Located in the Northern region of the Ecuadorian Amazon, the men stayed with the Cofan tribe where it has resided for hundreds of years and where Lucitante grew up amid the start of a national disaster.
The oil industry had struck gold under the feet of others, and acted on motives the speakers considered had no concern for the indigenous tribes.
The village of Zabalo, where Lucitante’s family had built their life began to become polluted. The water, the food and the ground they walked on had become a toxic wasteland. Not wanting to leave their homes, the Cofan found a way to maneuver their way of living around the tragic devastation that oil has on their community.
According to Lucitante, the health of the tribe has plummeted since the toxic oil began to spill into their waterways and both of Lucitante’s grandparents had fallen ill to stomach cancer within three years of each other.
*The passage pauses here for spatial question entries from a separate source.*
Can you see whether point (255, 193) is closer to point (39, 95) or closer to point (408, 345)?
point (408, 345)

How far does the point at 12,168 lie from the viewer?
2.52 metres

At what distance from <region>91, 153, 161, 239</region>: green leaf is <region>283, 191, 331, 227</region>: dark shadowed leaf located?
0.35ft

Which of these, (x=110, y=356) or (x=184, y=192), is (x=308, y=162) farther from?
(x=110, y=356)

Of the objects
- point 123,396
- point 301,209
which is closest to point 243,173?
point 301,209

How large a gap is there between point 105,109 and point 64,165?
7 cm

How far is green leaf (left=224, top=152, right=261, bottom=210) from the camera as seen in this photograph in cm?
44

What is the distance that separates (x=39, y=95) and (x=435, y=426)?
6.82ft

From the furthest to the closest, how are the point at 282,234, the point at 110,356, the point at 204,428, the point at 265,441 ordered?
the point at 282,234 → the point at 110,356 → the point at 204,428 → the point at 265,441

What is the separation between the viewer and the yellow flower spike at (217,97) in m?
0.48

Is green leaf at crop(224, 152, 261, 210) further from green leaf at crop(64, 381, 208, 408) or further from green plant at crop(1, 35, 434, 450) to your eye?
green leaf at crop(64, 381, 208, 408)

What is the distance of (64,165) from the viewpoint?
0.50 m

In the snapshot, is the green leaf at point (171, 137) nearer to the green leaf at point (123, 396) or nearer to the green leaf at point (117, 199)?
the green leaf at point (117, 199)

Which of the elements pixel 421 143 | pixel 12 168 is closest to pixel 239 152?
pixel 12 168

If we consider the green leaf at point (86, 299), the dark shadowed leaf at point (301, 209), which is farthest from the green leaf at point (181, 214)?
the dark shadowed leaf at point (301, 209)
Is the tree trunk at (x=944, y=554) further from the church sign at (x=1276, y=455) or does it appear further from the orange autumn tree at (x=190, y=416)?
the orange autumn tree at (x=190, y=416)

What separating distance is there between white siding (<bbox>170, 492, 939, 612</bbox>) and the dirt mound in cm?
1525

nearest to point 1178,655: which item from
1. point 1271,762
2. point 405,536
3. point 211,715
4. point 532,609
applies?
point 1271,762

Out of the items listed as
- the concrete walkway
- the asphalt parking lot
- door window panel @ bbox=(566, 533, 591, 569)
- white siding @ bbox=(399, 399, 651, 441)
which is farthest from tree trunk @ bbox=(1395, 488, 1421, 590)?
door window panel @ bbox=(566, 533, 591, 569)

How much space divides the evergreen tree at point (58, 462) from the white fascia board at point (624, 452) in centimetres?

“We’d like for the film to spark discussion on controversial energy issues,” Strickwerda said as she explained the message of her film. “As David’s mentor Manuel Pallares says in the film, ‘The stupidest way of using oil is burning it.’ But it’s going to take time to transition away from oil to sustainable sources of energy.”
The two women and their small crew had traveled to and from the Ecuadorian Amazon over the span of eight years to finish their film. After battles with the heat, the bugs and the impending doom that surrounded them the duration of the filming process, Strickwerda described the working conditions as challenging.
“It’s tough to find the resources and energy to keep going and see the project like this through to the end,” she said. “For most of the time, we were working other jobs, so it was always a juggle.”
Once the film finished its time on the screen, the lights illuminated the faces of concerned students. Many wanted to help, but didn’t know how, so Borman, the Cofan tribal chief, traveled to SF State to tell them how they can help and answer any questions they had.
He captured the audience’s attention by explaining the Cofan Survival Fund. The fund helps collect money from willing donors to make sure the people of the Cofan tribe are able to keep their land. It also helps the families work as park rangers around their community and manage one million acres of land that is maintained by the tribe.
“It’s not about a poor indigenous group out in the middle of the jungle that needs to preserve their culture, although that is a component,” Borman said. “It is about the survival of the globe and I don’t know how to get that across to people effectively. We need that million acres of rainforest as a human race to be able to survive climate change. We need a lot of those millions of acres, not just that one.”